» RECORDS TO USE:
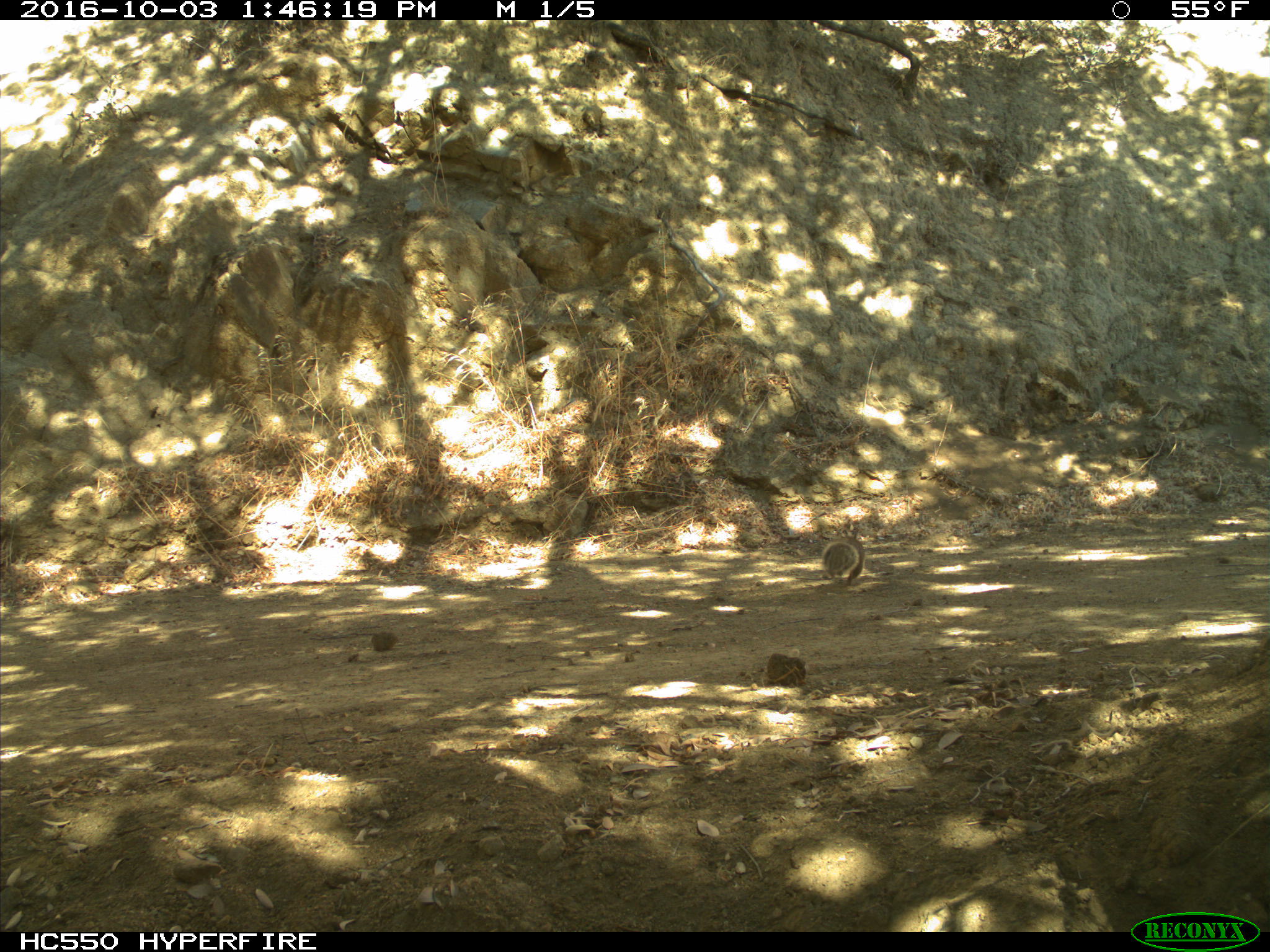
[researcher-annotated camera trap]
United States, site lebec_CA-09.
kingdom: Animalia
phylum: Chordata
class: Mammalia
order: Rodentia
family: Sciuridae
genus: Otospermophilus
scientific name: Otospermophilus beecheyi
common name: california ground squirrel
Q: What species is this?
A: Otospermophilus beecheyi (california ground squirrel).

» EXERCISE REQUIREMENTS: Give every entry back unchanged, with no pictures.

» WRITTEN RESPONSE:
[researcher-annotated camera trap]
United States, site lebec_CA-09.
kingdom: Animalia
phylum: Chordata
class: Mammalia
order: Rodentia
family: Sciuridae
genus: Otospermophilus
scientific name: Otospermophilus beecheyi
common name: california ground squirrel
Q: What species is this?
A: Otospermophilus beecheyi (california ground squirrel).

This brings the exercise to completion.